CN108804595B

CN108804595B - Short text representation method based on word2vec

Info

Publication number: CN108804595B
Application number: CN201810525103.8A
Authority: CN
Inventors: 路永和; 张炜婷
Original assignee: Sun Yat Sen University
Current assignee: Sun Yat Sen University
Priority date: 2018-05-28
Filing date: 2018-05-28
Publication date: 2021-07-27
Anticipated expiration: 2038-05-28
Also published as: CN108804595A

Abstract

The invention relates to a word2 vec-based short text representation method, which comprises the following steps of: s1: inputting a training text set subjected to text preprocessing, setting word2vec method parameters, and training to obtain a word vector set corresponding to the training text set; s2: calculating the cosine distance between word vectors for each word in each document to obtain a series of similar words of the word in the whole training text set; s3: calculating the cosine distance between the similar words in each document and the document; s4: sorting according to the cosine distances from big to small, and finally selecting the first n similar words and the corresponding cosine distances to form n similar words and cosine measurement of the document; s5: and calculating the weights of the words in the documents and the selected n similar words in the documents to form new text representation, and outputting the vector space representation of each document after improvement based on word2 vec.

Description

Short text representation method based on word2vec

Technical Field

The invention relates to the field of computer science and technology, in particular to a word2 vec-based short text representation method.

Background

In the text mining process, the machine for reading the sample information needs to firstly go through a text representation link and convert the sample into a numerical value.

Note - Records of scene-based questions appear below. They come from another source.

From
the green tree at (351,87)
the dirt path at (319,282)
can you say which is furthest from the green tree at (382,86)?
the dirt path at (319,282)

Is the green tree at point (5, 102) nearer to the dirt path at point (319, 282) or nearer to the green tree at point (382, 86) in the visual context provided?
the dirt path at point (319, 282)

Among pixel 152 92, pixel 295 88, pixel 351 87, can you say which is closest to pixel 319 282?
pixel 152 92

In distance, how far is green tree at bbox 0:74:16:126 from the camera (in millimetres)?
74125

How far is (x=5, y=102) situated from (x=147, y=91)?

With the continuous expansion of natural language processing range and the development of computer technology, how to use numerical values to better represent semantic information represented by texts is always one of the crucial research points in the field of text processing, because the semantic information directly influences text mining effect. For the problem of short text mining, an effective text feature representation method is a difficult point of research, and particularly, short texts generated by a social platform have the traditional problems of feature sparseness, incomplete semantics, one-word-multiple meaning, multiple-word-one meaning and the like, and also have the characteristics of random expression, misuse of new words, large quantity and the like.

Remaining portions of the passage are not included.